--- Start Supplied text ---
All of the Hawaiian songs sounded much the same to a mainlander's ear, except for one. The Dawning—Ke Alaula—was a pop hit eight or nine years ago and created a swell of pride in being Hawaiian. Chang said it wasn't unusual for people to cry when they heard it. I didn't understand a word, but I did notice that the local audience sat up considerably straighter. It was like being in Rick's Café listening to La Marseillaise.
Hana town is quieter than most people expect. The tour is a quick one. You can spend thousands at the superb Hana Coast Gallery, or a few dollars at Hasegawa's General Store, a local landmark stocked with Spam sushi and vacuum-packed bags of poi. After that, there's the post office.
You can drive another scenic hour to the natural pools at Oheo Gulch, but I don't recommend getting out.
Drive one more mile, until you feel you've fallen off the edge of the earth, to the grave of Charles Lindbergh, who chose the humblest end imaginable. On the way back, pull over at Seven Pools Smoothies, a wooden fruit stand with a devastating view of the Pacific, where the Last Hippie will crack a coconut for you while you wonder how you both got to this particular spot.
You can add to your to-do list a horseback ride, a visit to Blue Pool, and an outdoor massage. Peter Heinemann says if you haven't done these three things, you haven't been to Hana.
--- End Supplied text ---
Jobs:
(a) According to the travel passage about Hana, what is Hasegawa's General Store stocked with?
(b) Reproduce the travel passage about Hana between "You can add" and "been to Hana.", inclusive, switching "horseback ride" to "snorkeling trip".
--- Start Given data ---
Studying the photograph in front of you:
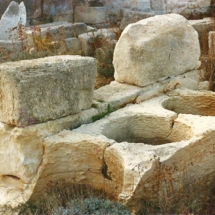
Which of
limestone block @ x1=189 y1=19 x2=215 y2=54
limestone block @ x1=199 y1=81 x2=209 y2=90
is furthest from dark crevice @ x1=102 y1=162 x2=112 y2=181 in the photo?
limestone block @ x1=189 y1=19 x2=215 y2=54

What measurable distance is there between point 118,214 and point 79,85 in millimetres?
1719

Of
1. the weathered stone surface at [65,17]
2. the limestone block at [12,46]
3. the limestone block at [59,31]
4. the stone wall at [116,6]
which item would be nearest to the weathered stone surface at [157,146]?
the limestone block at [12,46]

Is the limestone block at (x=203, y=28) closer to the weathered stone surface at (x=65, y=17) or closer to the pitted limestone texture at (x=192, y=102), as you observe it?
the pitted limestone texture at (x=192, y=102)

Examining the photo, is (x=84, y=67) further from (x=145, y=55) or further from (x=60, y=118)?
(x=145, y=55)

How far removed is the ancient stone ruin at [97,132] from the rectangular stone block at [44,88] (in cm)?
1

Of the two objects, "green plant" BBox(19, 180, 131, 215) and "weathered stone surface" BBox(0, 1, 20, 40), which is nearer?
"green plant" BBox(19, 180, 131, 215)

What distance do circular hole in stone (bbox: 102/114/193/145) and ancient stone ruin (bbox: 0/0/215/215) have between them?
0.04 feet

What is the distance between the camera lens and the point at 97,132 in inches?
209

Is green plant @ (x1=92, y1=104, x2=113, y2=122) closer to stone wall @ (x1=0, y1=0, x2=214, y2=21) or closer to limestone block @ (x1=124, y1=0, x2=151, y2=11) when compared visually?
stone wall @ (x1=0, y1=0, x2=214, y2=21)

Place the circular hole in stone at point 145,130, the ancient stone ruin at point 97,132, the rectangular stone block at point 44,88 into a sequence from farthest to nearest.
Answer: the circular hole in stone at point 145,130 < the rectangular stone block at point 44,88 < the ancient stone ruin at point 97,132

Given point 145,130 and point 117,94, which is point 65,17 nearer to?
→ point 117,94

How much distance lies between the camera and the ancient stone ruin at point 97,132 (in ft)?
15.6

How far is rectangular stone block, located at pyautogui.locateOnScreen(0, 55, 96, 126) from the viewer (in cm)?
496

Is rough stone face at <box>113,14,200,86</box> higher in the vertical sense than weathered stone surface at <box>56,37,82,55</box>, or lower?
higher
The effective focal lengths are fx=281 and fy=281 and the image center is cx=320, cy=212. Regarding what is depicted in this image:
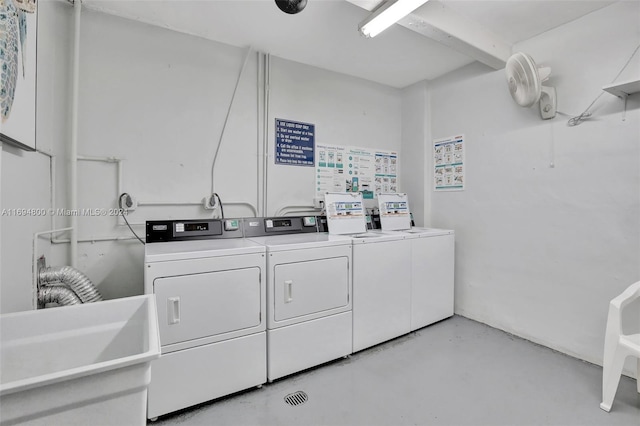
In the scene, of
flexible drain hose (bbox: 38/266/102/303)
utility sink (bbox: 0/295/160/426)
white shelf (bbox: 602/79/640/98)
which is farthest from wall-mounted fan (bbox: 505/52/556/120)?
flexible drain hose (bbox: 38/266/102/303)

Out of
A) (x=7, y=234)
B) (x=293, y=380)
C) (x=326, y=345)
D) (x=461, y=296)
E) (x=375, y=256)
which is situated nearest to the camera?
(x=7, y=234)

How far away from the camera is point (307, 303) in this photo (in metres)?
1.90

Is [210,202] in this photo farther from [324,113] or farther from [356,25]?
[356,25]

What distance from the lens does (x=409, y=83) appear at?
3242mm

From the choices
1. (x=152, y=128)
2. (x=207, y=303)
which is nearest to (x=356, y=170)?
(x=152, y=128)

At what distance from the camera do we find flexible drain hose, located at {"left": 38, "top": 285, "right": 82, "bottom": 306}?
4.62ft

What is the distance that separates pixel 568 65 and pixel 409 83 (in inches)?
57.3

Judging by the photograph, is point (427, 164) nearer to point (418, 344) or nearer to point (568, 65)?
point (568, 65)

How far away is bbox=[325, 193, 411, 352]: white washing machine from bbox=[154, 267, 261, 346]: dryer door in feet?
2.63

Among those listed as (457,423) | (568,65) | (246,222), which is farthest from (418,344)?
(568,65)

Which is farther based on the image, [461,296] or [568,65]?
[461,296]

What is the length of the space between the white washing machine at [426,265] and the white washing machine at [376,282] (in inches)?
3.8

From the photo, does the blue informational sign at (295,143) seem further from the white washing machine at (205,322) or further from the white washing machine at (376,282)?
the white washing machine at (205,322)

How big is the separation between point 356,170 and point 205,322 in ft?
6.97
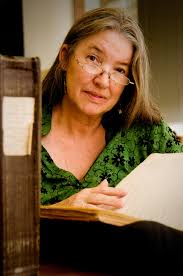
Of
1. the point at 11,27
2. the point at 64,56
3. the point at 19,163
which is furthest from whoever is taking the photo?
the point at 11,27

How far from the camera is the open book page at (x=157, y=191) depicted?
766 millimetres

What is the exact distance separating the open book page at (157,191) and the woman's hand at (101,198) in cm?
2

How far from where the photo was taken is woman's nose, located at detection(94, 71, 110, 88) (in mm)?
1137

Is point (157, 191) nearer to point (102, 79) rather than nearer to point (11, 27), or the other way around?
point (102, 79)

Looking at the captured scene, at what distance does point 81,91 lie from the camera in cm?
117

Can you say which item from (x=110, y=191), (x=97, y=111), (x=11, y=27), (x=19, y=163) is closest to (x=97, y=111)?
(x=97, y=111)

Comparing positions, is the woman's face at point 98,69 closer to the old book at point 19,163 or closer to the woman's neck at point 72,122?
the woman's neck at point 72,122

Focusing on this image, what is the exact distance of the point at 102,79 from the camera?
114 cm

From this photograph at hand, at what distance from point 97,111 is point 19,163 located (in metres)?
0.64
--- End Given data ---
Final answers:
(a) Spam sushi and vacuum-packed bags of poi.

(b)
You can add to your to-do list a snorkeling trip, a visit to Blue Pool, and an outdoor massage. Peter Heinemann says if you haven't done these three things, you haven't been to Hana.